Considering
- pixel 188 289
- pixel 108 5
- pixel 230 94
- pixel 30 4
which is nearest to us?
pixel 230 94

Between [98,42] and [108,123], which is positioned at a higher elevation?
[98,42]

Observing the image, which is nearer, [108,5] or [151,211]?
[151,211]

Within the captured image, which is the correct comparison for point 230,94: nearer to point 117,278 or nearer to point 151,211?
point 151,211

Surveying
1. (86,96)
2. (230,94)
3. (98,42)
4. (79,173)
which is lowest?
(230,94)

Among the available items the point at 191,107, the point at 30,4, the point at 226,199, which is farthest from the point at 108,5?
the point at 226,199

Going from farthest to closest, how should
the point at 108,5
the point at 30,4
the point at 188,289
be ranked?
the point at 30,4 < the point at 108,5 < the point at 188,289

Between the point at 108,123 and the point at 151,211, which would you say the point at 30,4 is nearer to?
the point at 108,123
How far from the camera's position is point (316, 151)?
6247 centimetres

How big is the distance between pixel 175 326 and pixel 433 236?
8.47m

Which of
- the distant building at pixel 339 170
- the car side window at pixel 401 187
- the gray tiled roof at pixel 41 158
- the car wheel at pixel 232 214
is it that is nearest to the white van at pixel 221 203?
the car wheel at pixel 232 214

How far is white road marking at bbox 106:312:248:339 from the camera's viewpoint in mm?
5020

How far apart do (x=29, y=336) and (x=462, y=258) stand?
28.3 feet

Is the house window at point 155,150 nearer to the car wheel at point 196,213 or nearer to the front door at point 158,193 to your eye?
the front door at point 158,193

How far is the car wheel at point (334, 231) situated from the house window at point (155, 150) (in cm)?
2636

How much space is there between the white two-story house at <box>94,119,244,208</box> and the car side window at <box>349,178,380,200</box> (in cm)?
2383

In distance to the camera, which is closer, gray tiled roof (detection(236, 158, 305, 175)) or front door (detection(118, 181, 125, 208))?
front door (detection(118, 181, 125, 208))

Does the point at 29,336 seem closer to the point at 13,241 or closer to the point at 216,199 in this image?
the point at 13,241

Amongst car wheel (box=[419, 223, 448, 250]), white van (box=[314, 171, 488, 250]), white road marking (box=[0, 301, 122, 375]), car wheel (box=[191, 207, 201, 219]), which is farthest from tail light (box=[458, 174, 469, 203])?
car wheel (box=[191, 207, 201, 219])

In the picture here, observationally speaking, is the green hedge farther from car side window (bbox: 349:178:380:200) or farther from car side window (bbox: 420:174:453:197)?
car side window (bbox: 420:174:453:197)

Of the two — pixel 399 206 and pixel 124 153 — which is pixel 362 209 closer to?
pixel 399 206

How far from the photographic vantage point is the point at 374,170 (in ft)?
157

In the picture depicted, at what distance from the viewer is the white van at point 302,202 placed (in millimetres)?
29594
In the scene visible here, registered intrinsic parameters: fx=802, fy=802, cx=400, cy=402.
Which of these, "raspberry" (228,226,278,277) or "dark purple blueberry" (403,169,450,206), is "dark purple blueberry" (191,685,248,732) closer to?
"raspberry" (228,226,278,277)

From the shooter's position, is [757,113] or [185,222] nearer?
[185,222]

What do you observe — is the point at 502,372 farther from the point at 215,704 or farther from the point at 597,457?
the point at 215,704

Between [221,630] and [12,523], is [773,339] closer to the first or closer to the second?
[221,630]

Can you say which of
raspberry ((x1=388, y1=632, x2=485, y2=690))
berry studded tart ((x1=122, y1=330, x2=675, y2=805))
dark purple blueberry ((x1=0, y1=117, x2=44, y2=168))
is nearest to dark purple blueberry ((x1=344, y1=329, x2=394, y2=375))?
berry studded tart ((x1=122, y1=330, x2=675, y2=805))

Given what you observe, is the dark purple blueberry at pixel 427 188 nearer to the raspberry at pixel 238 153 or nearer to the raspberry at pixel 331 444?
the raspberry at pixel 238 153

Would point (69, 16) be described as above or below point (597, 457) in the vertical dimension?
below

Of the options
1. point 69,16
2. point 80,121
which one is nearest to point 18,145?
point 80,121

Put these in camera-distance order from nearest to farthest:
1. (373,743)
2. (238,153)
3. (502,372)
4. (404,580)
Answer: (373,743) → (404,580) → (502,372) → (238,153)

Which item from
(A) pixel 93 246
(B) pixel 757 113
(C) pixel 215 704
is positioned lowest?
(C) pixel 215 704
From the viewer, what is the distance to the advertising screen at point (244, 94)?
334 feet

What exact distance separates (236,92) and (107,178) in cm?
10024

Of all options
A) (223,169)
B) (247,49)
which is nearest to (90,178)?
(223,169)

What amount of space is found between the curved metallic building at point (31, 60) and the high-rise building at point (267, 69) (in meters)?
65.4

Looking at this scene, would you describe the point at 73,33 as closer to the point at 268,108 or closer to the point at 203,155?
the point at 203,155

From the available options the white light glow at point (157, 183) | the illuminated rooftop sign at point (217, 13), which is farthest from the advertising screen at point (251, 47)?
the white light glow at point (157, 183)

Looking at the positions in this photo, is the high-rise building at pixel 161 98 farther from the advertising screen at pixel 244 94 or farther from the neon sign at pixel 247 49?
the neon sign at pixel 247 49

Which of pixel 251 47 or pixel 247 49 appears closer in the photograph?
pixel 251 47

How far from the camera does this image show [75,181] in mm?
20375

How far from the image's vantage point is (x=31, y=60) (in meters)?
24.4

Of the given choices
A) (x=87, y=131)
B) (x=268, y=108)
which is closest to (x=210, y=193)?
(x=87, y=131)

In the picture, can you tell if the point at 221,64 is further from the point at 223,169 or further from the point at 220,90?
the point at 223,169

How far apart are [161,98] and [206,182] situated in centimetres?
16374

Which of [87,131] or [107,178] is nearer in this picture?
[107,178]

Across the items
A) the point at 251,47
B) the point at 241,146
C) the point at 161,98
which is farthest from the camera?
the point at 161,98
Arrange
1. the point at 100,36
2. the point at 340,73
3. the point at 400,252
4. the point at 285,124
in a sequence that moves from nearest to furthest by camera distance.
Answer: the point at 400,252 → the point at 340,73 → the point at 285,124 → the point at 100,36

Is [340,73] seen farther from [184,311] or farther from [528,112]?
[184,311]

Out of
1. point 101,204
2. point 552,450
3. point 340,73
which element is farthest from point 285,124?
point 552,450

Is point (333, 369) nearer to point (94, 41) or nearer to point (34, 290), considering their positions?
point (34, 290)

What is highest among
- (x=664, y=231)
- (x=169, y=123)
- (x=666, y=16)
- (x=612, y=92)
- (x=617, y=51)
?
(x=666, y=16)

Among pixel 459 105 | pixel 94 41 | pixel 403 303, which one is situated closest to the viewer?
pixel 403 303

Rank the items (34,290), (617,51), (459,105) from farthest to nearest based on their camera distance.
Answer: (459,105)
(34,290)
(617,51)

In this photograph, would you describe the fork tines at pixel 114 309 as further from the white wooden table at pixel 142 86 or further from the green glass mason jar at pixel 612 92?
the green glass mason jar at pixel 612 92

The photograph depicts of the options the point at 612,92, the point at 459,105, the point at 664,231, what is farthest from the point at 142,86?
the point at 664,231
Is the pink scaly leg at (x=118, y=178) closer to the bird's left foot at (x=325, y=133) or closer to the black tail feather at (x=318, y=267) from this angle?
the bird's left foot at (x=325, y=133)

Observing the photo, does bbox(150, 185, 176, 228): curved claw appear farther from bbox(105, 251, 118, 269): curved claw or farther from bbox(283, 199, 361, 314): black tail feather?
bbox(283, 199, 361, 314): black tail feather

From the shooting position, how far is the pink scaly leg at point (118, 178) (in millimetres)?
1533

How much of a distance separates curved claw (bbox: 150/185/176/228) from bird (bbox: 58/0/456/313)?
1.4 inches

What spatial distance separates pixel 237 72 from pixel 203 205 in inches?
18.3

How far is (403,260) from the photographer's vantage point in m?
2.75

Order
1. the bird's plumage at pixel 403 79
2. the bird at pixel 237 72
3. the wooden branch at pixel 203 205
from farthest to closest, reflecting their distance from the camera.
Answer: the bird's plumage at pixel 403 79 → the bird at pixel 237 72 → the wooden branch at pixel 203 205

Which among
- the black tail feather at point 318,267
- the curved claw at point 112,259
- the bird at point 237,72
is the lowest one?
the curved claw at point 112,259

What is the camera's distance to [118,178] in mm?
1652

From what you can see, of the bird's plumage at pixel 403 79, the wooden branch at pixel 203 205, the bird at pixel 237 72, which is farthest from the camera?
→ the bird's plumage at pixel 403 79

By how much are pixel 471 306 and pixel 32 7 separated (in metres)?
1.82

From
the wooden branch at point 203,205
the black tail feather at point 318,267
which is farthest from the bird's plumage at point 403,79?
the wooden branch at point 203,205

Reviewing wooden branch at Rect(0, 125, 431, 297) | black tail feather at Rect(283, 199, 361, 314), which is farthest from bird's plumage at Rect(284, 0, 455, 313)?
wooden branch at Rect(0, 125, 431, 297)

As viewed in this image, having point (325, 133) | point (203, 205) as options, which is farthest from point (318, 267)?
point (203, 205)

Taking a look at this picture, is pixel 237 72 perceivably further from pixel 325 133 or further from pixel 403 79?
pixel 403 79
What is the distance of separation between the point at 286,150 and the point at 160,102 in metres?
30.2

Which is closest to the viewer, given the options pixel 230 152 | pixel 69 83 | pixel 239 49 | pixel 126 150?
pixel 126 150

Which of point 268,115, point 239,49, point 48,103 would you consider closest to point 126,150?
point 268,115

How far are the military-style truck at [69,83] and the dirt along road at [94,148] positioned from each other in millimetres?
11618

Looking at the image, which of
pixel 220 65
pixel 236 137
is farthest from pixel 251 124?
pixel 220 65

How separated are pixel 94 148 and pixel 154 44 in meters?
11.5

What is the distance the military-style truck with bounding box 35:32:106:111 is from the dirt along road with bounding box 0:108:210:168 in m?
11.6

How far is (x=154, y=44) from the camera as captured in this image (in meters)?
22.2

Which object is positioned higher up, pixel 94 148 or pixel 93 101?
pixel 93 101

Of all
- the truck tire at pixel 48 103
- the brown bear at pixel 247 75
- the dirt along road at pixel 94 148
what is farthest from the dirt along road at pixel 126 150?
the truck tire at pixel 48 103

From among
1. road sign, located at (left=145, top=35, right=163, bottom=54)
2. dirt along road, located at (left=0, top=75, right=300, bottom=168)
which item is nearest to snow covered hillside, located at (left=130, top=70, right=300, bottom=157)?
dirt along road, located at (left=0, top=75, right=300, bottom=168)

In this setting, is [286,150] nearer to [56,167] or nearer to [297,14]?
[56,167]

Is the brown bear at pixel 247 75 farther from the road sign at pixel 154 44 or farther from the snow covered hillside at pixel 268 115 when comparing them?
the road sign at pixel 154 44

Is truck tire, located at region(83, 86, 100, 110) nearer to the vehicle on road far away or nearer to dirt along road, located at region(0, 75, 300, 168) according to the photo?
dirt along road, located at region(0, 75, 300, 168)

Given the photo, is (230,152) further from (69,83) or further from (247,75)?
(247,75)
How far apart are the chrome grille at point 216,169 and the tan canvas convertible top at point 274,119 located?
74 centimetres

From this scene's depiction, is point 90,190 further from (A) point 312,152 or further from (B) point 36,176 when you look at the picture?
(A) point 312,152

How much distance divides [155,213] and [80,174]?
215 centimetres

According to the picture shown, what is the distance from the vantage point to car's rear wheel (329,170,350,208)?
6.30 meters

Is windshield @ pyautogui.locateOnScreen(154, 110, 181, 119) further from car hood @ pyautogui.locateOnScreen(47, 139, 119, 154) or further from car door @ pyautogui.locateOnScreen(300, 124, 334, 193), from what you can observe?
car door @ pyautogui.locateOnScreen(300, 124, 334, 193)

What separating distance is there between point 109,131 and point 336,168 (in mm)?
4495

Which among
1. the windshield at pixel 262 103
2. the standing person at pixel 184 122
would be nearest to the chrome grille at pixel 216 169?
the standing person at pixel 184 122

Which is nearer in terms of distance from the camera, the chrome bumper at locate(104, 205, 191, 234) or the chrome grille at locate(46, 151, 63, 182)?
● ● ● ● ● ● ●
→ **WHAT TO DO**: Reproduce the data word for word, starting with its first line and going on through the line that contains "the point at 30,4 <".

→ **EXPECTED ANSWER**:
Considering
- pixel 188 289
- pixel 108 5
- pixel 230 94
- pixel 30 4
which is nearest to us?
pixel 230 94

Between [98,42] and [108,123], which is positioned at a higher elevation?
[98,42]

Observing the image, which is nearer, [108,5] or [151,211]?
[151,211]

Within the captured image, which is the correct comparison for point 230,94: nearer to point 117,278 or nearer to point 151,211?
point 151,211

Surveying
1. (86,96)
2. (230,94)
3. (98,42)
4. (79,173)
which is lowest?
(230,94)

Among the available items the point at 191,107, the point at 30,4, the point at 226,199, which is farthest from the point at 108,5?
the point at 226,199

Going from farthest to closest, how should
the point at 108,5
the point at 30,4
the point at 188,289
be ranked?
the point at 30,4 < the point at 108,5 < the point at 188,289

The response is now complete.